Actors are constantly ships passing in the night, regularly circling the same roles and creating domino effects when the cards ultimately end up toppling in the other direction, although there’s no debate over who got the better end of the deal when Val Kilmer and Keanu Reeves traded places.

They were both in-demand stars in the mid-1990s – and the latter remains one to this day – which inevitably had them on many of the same shortlists at around the same time. The Matrix is just one of several projects on which their names were bandied about in the same conversation, but Kilmer ended up lucking out and inadvertently saddling Reeves with a major box office bomb.

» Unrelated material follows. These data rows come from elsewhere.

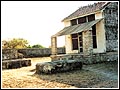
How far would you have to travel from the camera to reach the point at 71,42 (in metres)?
22.7

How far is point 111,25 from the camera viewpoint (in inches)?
780

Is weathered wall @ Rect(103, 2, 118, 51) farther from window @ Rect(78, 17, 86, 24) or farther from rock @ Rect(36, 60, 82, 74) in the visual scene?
rock @ Rect(36, 60, 82, 74)

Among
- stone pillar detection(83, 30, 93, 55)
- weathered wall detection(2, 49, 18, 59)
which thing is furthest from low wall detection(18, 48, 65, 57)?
stone pillar detection(83, 30, 93, 55)

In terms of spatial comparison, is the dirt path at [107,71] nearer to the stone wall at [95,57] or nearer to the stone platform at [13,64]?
the stone wall at [95,57]

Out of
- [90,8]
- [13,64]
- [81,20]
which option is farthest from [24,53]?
[13,64]

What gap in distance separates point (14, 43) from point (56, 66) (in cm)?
A: 2138

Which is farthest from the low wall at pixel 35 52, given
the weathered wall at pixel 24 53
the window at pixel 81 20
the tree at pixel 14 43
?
the window at pixel 81 20

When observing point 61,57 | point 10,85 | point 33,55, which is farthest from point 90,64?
point 33,55

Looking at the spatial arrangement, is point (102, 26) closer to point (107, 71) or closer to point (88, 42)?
point (88, 42)

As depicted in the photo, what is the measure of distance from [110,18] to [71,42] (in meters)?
4.74

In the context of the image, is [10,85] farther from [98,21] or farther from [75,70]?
[98,21]

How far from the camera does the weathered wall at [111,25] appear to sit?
19.6 metres

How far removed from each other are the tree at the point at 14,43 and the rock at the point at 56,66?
65.3 feet

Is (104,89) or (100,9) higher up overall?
(100,9)
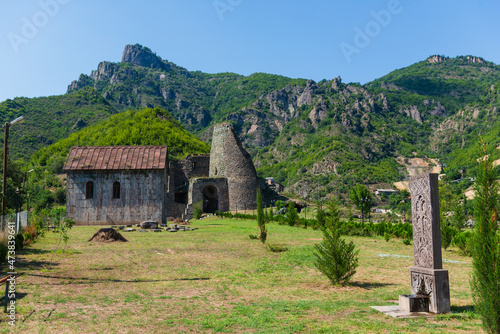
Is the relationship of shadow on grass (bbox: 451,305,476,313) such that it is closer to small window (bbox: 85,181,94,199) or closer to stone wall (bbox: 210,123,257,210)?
small window (bbox: 85,181,94,199)

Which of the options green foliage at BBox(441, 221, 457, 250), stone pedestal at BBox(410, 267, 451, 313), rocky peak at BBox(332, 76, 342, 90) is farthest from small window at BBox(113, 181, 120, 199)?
rocky peak at BBox(332, 76, 342, 90)

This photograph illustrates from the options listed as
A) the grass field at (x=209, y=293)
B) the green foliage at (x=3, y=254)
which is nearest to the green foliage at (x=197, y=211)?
the grass field at (x=209, y=293)

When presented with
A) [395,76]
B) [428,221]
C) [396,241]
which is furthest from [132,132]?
[395,76]

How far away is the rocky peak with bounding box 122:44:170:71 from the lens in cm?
17612

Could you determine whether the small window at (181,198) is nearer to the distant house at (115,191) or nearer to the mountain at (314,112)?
the distant house at (115,191)

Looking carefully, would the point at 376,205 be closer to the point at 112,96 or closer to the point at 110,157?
the point at 110,157

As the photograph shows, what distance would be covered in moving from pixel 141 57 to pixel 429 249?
186233 mm

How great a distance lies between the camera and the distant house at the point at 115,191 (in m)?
27.6

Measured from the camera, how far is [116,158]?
2834cm

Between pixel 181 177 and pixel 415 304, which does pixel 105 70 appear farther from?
pixel 415 304

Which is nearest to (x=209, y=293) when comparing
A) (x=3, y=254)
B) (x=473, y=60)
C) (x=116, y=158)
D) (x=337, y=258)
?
(x=337, y=258)

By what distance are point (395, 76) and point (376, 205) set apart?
112 m

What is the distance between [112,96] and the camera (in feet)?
429

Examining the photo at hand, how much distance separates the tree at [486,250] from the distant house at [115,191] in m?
24.6
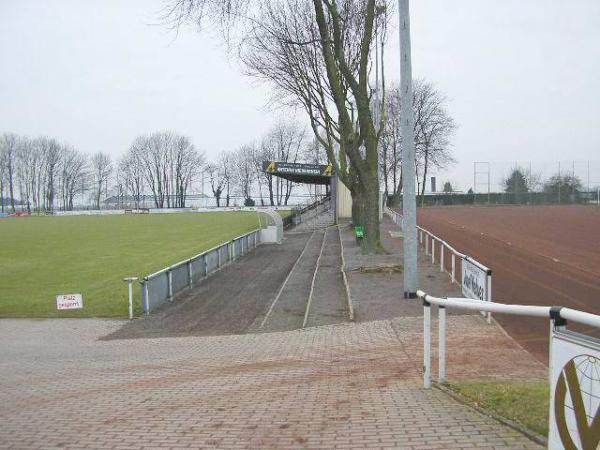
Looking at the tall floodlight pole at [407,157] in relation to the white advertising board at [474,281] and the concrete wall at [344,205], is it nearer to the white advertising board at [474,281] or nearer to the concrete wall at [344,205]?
the white advertising board at [474,281]

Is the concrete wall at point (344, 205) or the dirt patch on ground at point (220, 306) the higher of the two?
the concrete wall at point (344, 205)

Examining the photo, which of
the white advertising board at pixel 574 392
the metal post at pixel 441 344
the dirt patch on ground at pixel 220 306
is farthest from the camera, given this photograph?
the dirt patch on ground at pixel 220 306

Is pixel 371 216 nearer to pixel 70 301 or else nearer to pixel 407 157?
pixel 407 157

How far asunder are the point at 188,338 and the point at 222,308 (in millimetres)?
4036

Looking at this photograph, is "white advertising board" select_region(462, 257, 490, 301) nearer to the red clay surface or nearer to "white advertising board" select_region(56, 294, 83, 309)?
the red clay surface

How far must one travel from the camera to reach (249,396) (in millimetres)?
6227

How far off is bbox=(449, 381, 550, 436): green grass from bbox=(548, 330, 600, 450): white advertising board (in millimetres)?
939

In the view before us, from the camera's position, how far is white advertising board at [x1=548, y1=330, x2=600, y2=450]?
3.10 metres

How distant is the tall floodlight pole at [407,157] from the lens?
529 inches

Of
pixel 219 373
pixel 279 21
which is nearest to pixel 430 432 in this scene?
pixel 219 373

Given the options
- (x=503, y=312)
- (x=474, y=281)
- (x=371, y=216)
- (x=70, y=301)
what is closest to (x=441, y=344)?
(x=503, y=312)

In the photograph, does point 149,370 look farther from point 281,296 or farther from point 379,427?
point 281,296

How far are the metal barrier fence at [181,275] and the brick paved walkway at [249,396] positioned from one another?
4849mm

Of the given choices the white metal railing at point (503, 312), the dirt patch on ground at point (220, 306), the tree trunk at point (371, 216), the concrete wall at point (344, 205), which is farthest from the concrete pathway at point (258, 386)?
the concrete wall at point (344, 205)
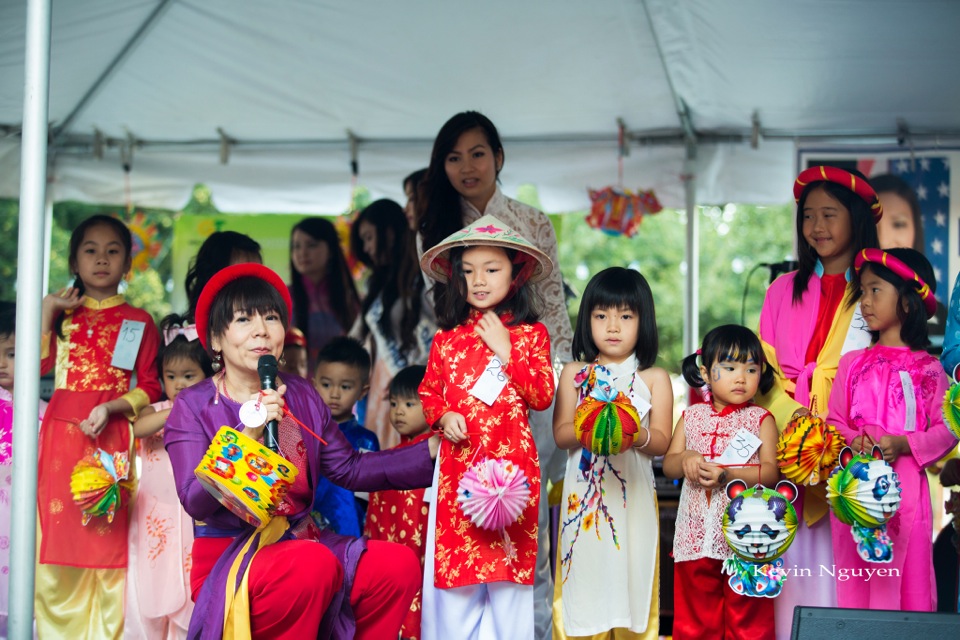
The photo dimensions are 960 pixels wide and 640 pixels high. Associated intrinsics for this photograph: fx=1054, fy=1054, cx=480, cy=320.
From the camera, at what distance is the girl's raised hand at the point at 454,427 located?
3.45 meters

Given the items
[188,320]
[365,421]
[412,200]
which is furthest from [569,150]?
[188,320]

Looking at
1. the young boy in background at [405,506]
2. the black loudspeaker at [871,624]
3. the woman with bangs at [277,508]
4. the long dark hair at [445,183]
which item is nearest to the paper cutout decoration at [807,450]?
the black loudspeaker at [871,624]

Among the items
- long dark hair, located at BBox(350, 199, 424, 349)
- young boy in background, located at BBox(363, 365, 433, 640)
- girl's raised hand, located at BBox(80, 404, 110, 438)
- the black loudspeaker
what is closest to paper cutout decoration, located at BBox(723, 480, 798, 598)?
the black loudspeaker

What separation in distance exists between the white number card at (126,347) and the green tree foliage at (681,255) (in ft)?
43.4

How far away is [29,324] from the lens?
2.91 m

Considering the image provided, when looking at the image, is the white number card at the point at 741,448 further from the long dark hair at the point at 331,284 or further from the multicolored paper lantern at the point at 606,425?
the long dark hair at the point at 331,284

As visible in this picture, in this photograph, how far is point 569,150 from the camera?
636cm

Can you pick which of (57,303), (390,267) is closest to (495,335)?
(57,303)

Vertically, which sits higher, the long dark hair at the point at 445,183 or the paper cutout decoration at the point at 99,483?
the long dark hair at the point at 445,183

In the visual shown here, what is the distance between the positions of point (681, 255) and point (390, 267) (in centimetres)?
1195

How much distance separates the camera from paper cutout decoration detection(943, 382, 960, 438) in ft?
10.9

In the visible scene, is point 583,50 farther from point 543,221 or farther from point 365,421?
point 365,421

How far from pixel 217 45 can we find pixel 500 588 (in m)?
3.22

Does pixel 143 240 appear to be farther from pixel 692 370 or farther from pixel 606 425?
pixel 606 425
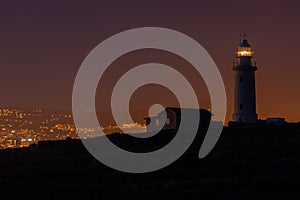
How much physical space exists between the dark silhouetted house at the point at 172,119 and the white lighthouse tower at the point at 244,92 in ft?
36.4

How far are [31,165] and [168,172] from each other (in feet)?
39.2

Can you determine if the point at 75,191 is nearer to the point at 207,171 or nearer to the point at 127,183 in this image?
the point at 127,183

When the opportunity arose to embody Chris Shiherlis in Michael Mann’s classic crime thriller Heat, Reeves was one of the first names under consideration. He was hotter than ever coming off the back of blockbuster hit Speed, but he declined the opportunity in favour of treading the boards in his native Canada to perform Shakespeare instead.

That worked hugely in Kilmer’s favour, to say the least, with the movie going down as one of the best of his entire career and a huge missed opportunity for his counterpart. On the other hand, it’s hard to imagine the stoic, blank-faced, and boyish Reeves being the perfect fit for the character, so it would be fair to say everything worked out for the best.

Prior to his banner 1995 that saw him appear in Heat and Batman Forever within months of each other, Kilmer was attached to play the title role in the adaptation of William Gibson’s cyberpunk short story Johnny Mnemonic. The film had been in development since the 1980s, but it was nearing the starting line before the initial choice of leading man jumped ship.

Gibson would tell Patrick A. Smith that once the replacement was lined up, signed on, and ready to shoot, “He really got Johnny from day one.” Not only that, but he went on record saying, “Keanu is fantastic,” a feeling that wasn’t reciprocated either by critics or the very small percentage of cinemagoing patrons who actually went out of their way and bothered catching Johnny Mnemonic on the big screen.

Resoundingly trashed, Gibson’s comments became increasingly ironic when the consensus began forming that Reeves was painfully miscast, not that the film remained much of a cultural concern for very long when it fell off a commercial abyss and was quickly tossed onto the cinematic scrapheap and forgotten.

And to think, had things turned out the way they were originally intended, it would have been Kilmer headlining the disastrous Johnny Mnemonic while Reeves got the chance to share a cast with Al Pacino and Robert De Niro in Heat.